# Exercise instructions
Look in the data below for the line that has "JAN. 21 SALVE REGINA", then print exactly every line from there through the line that has "o Plexiglas cylinder", leaving pictures out.

# Extracted information
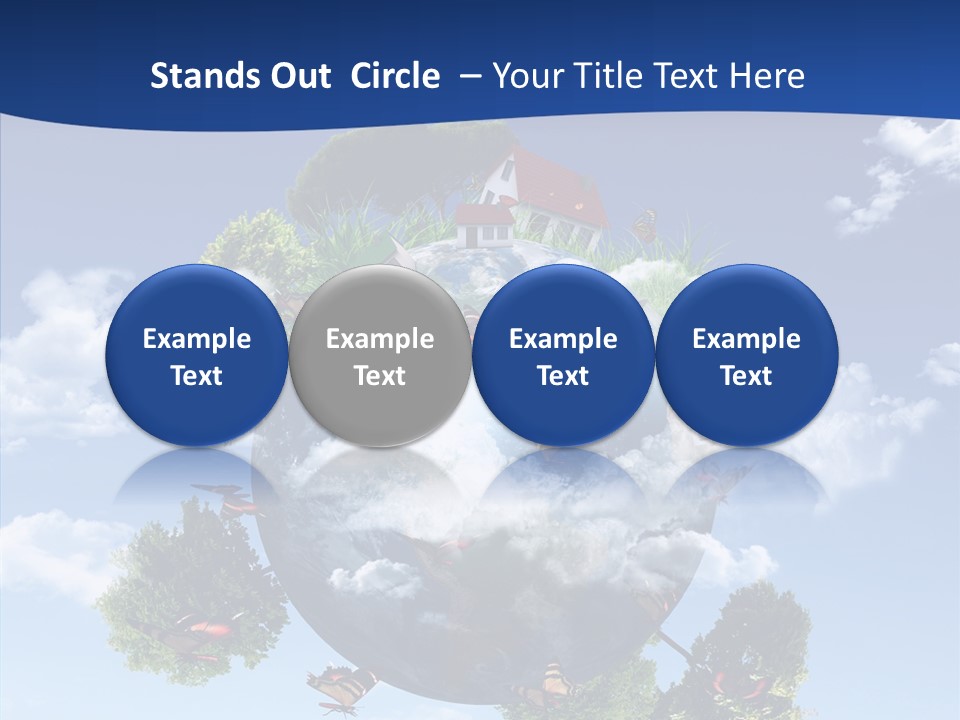 Stands Out Circle – Your Title Text Here

Example Text

Example Text

Example Text

Example Text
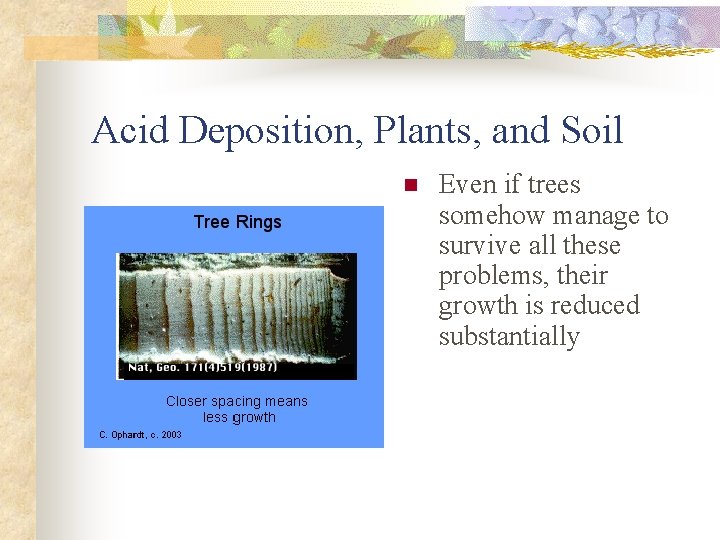 Acid Deposition, Plants, and Soil

Tree Rings

Nat, Geo. 171(4)519(1987)

Closer spacing means less growth

C. Ophardt, c. 2003

Even if trees somehow manage to survive all these problems, their growth is reduced substantially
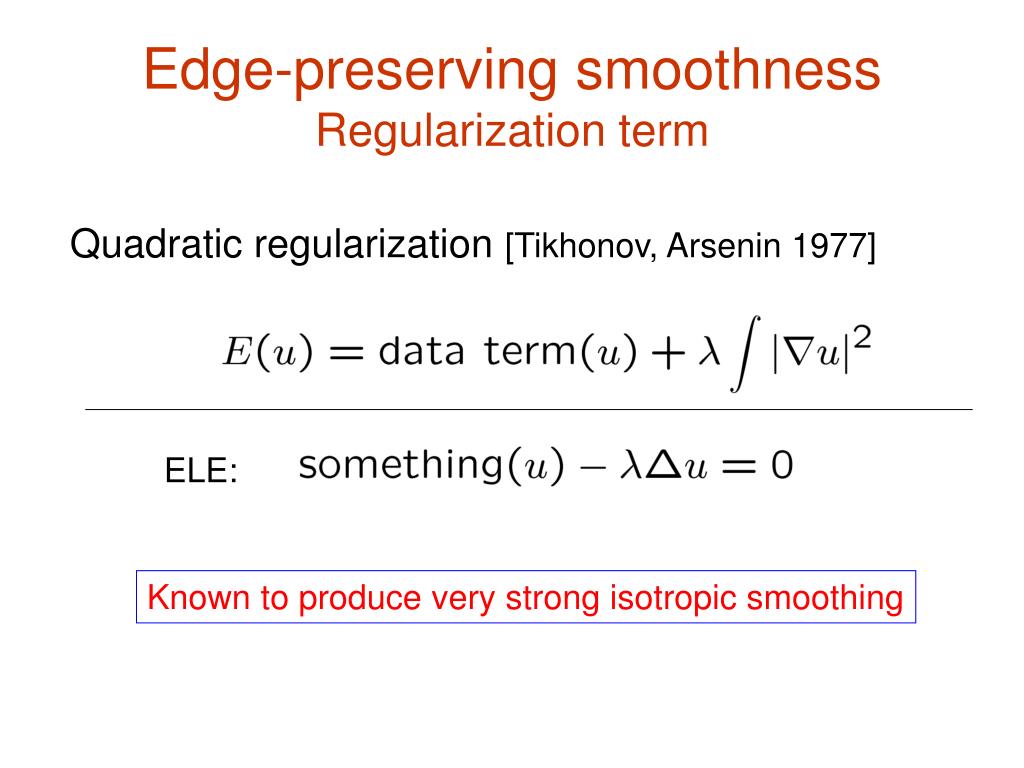 Edge-preserving smoothness
Regularization term

Quadratic regularization [Tikhonov, Arsenin 1977]

$E(u) = \text{data term}(u) + \lambda \int |\nabla u|^2$

ELE: $\text{something}(u) - \lambda \Delta u = 0$

Known to produce very strong isotropic smoothing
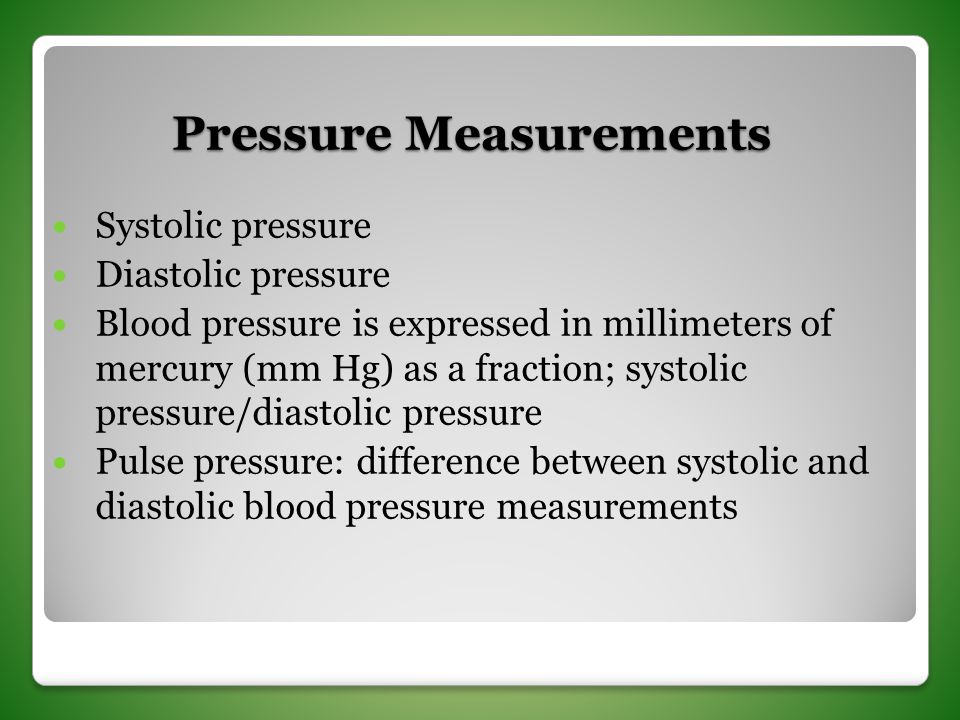 Pressure Measurements

- Systolic pressure
- Diastolic pressure
- Blood pressure is expressed in millimeters of mercury (mm Hg) as a fraction; systolic pressure/diastolic pressure
- Pulse pressure: difference between systolic and diastolic blood pressure measurements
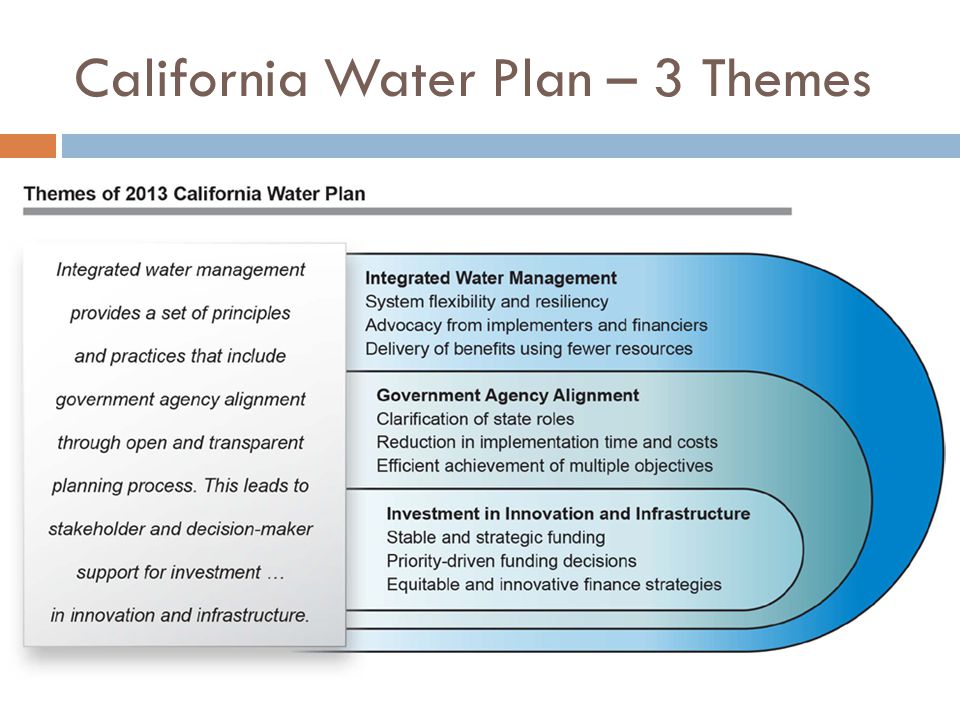 California Water Plan – 3 Themes

Themes of 2013 California Water Plan

Integrated water management provides a set of principles and practices that include government agency alignment through open and transparent planning process. This leads to stakeholder and decision-maker support for investment … in innovation and infrastructure.

Integrated Water Management
System flexibility and resiliency
Advocacy from implementers and financiers
Delivery of benefits using fewer resources

Government Agency Alignment
Clarification of state roles
Reduction in implementation time and costs
Efficient achievement of multiple objectives

Investment in Innovation and Infrastructure
Stable and strategic funding
Priority-driven funding decisions
Equitable and innovative finance strategies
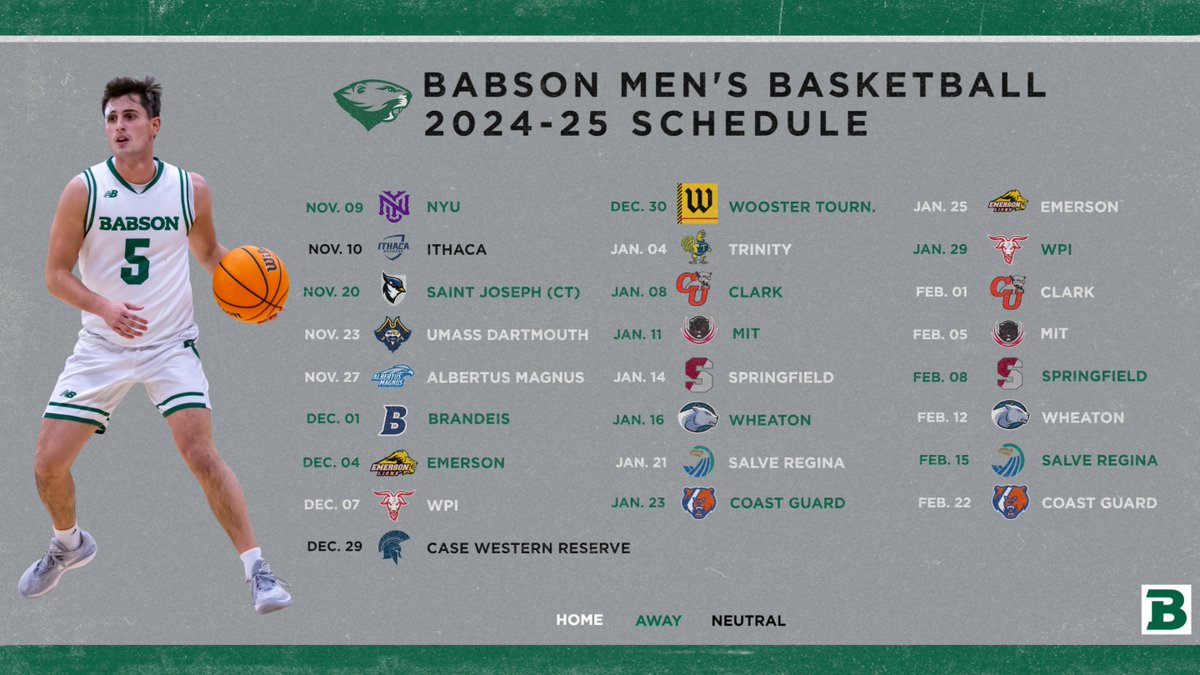 BABSON MEN'S BASKETBALL
2024-25 SCHEDULE

BABSON
5

NOV. 09 NYU
NOV. 10 ITHACA
NOV. 20 SAINT JOSEPH (CT)
NOV. 23 UMASS DARTMOUTH
NOV. 27 ALBERTUS MAGNUS
DEC. 01 BRANDEIS
DEC. 04 EMERSON
DEC. 07 WPI
DEC. 29 CASE WESTERN RESERVE

DEC. 30 WOOSTER TOURN.
JAN. 04 TRINITY
JAN. 08 CLARK
JAN. 11 MIT
JAN. 14 SPRINGFIELD
JAN. 16 WHEATON
JAN. 21 SALVE REGINA
JAN. 23 COAST GUARD

JAN. 25 EMERSON
JAN. 29 WPI
FEB. 01 CLARK
FEB. 05 MIT
FEB. 08 SPRINGFIELD
FEB. 12 WHEATON
FEB. 15 SALVE REGINA
FEB. 22 COAST GUARD

HOME AWAY NEUTRAL

B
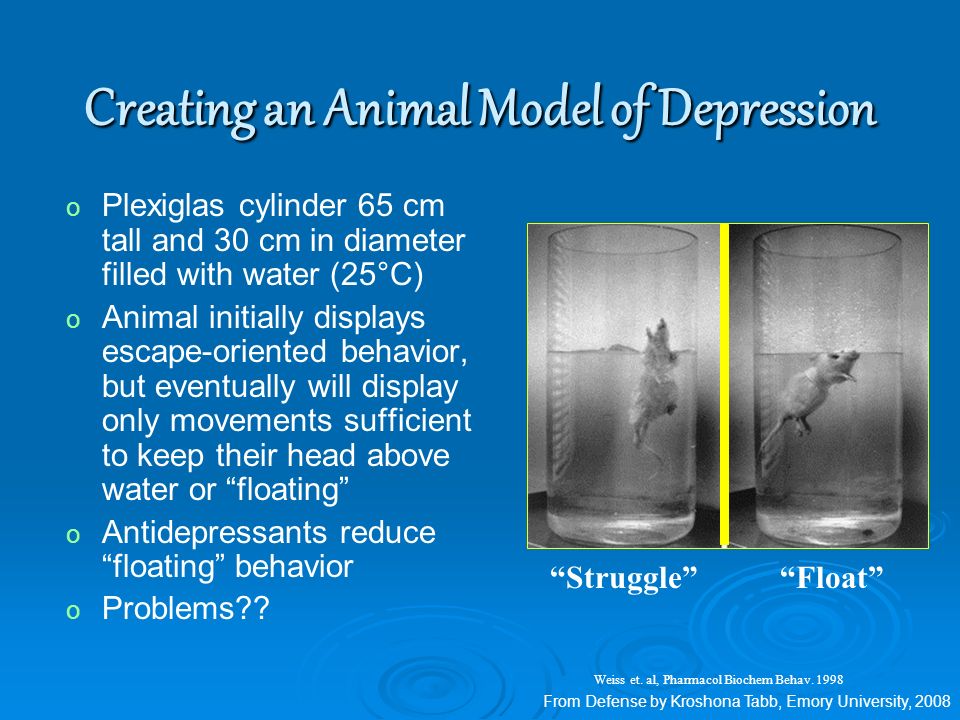 Creating an Animal Model of Depression

o Plexiglas cylinder 65 cm tall and 30 cm in diameter filled with water (25°C)

o Animal initially displays escape-oriented behavior, but eventually will display only movements sufficient to keep their head above water or “floating”

o Antidepressants reduce “floating” behavior

o Problems??

“Struggle” “Float”

Weiss et. al, Pharmacol Biochem Behav. 1998

From Defense by Kroshona Tabb, Emory University, 2008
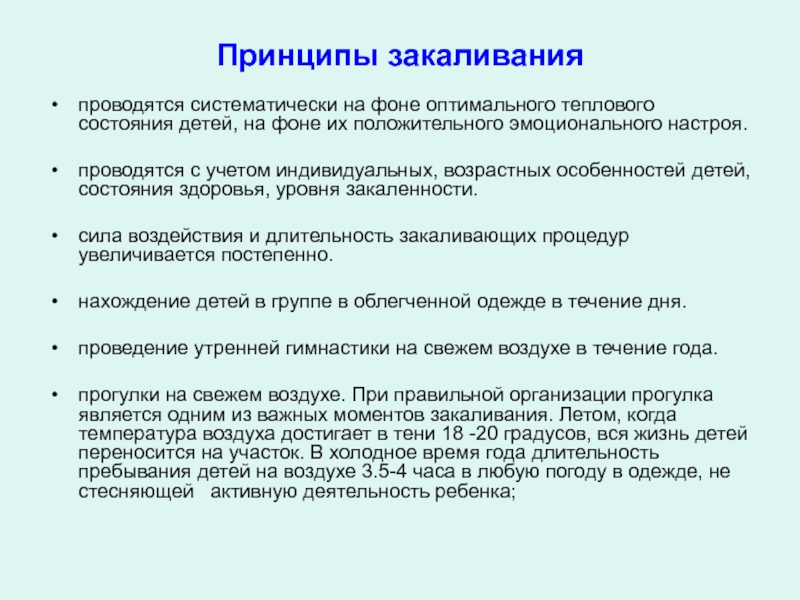 Принципы закаливания

• проводятся систематически на фоне оптимального теплового состояния детей, на фоне их положительного эмоционального настроя.

• проводятся с учетом индивидуальных, возрастных особенностей детей, состояния здоровья, уровня закаленности.

• сила воздействия и длительность закаливающих процедур увеличивается постепенно.

• нахождение детей в группе в облегченной одежде в течение дня.

• проведение утренней гимнастики на свежем воздухе в течение года.

• прогулки на свежем воздухе. При правильной организации прогулка является одним из важных моментов закаливания. Летом, когда температура воздуха достигает в тени 18 -20 градусов, вся жизнь детей переносится на участок. В холодное время года длительность пребывания детей на воздухе 3.5-4 часа в любую погоду в одежде, не стесняющей активную деятельность ребенка;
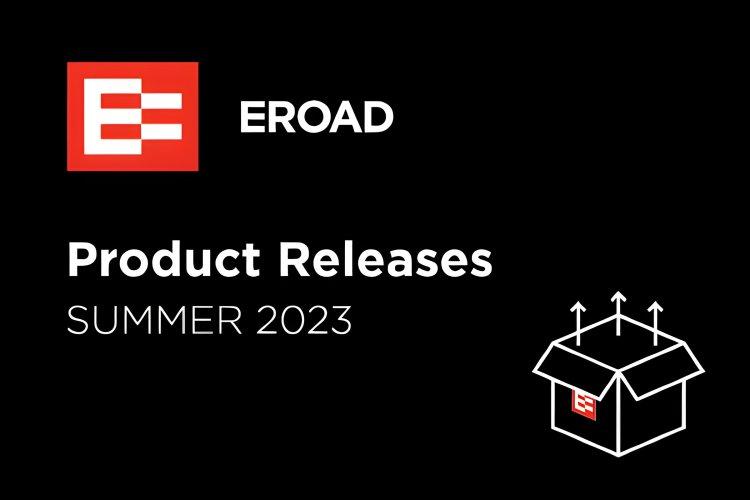 EROAD

Product Releases
SUMMER 2023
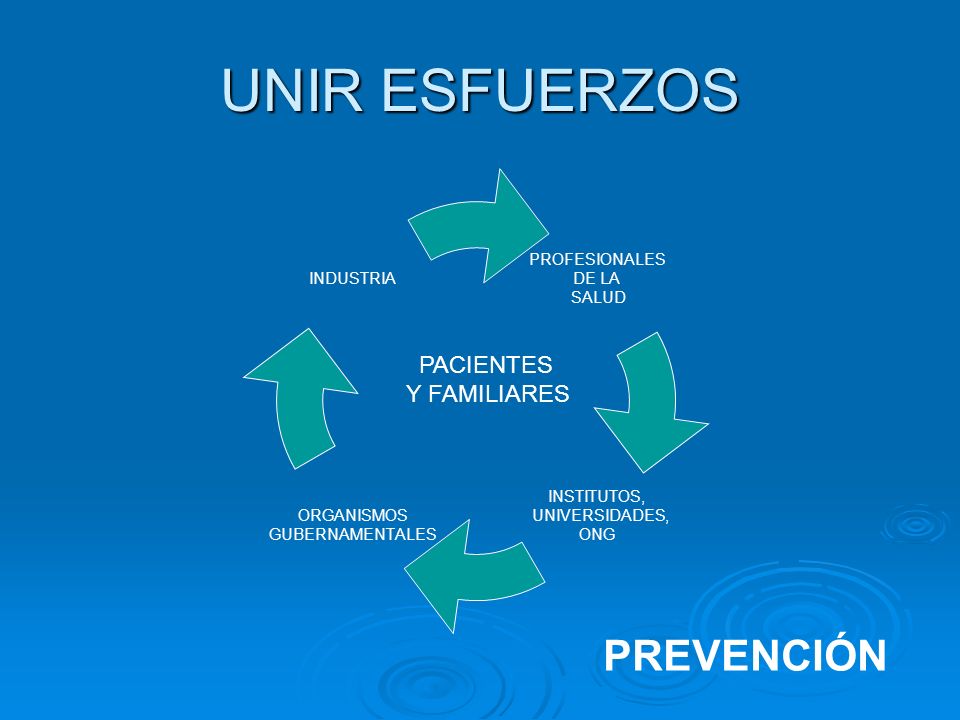 UNIR ESFUERZOS

INDUSTRIA

PROFESIONALES DE LA SALUD

PACIENTES
Y FAMILIARES

INSTITUTOS, UNIVERSIDADES, ONG

ORGANISMOS GUBERNAMENTALES

PREVENCIÓN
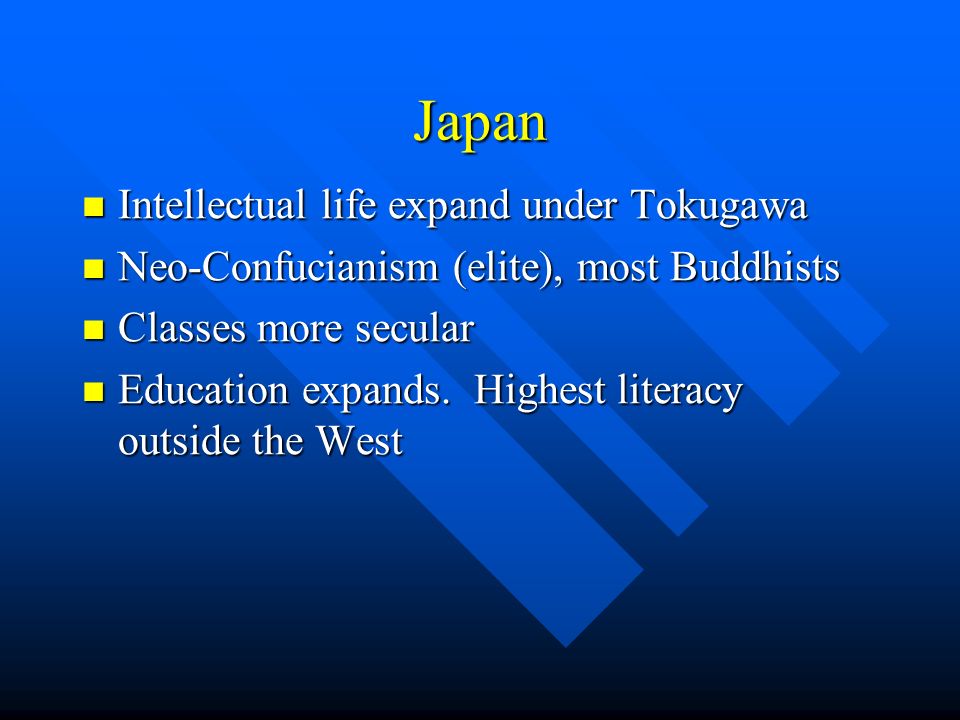 Japan

- Intellectual life expand under Tokugawa
- Neo-Confucianism (elite), most Buddhists
- Classes more secular
- Education expands.  Highest literacy outside the West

# Task solution
JAN. 21 SALVE REGINA
JAN. 23 COAST GUARD

JAN. 25 EMERSON
JAN. 29 WPI
FEB. 01 CLARK
FEB. 05 MIT
FEB. 08 SPRINGFIELD
FEB. 12 WHEATON
FEB. 15 SALVE REGINA
FEB. 22 COAST GUARD

HOME AWAY NEUTRAL

B
 Creating an Animal Model of Depression

o Plexiglas cylinder 65 cm tall and 30 cm in diameter filled with water (25°C)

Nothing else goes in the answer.